Work order —
In the entries that follow, the line with "Ariana Grande - Focus (Clean) 🅴" opens the range and the line with "Couleurs polos.PNG" closes it; repeat that range exactly, both lines included.

Source information —
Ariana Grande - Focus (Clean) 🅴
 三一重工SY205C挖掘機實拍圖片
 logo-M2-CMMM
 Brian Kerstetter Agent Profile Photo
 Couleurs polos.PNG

---

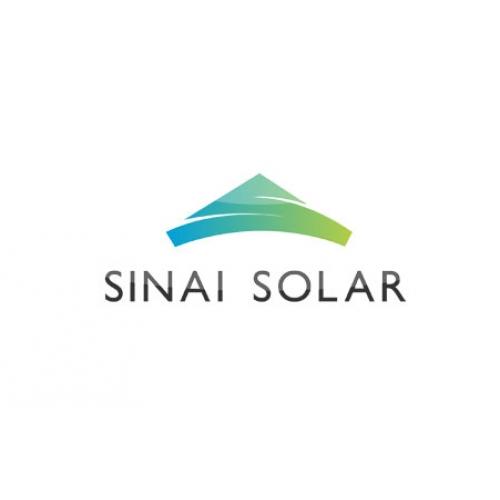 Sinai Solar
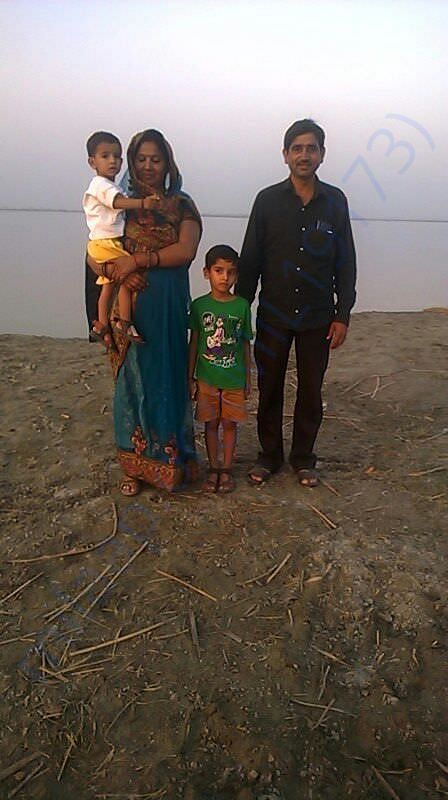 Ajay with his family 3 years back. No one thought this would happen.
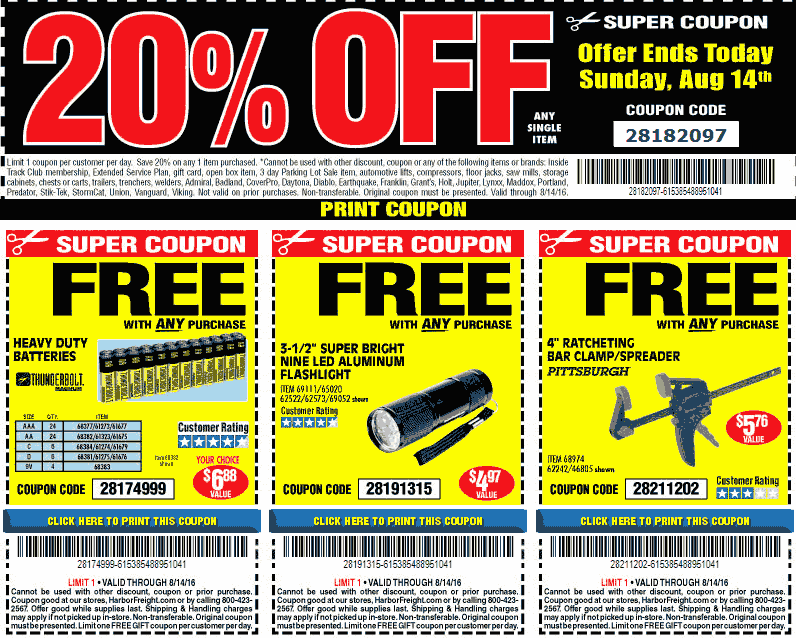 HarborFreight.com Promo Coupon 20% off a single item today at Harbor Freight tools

==

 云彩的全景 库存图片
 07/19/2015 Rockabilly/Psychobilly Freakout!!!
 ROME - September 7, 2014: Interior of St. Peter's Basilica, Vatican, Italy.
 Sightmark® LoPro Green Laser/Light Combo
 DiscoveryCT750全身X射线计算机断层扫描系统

Expected answer —
Ariana Grande - Focus (Clean) 🅴
 三一重工SY205C挖掘機實拍圖片
 logo-M2-CMMM
 Brian Kerstetter Agent Profile Photo
 Couleurs polos.PNG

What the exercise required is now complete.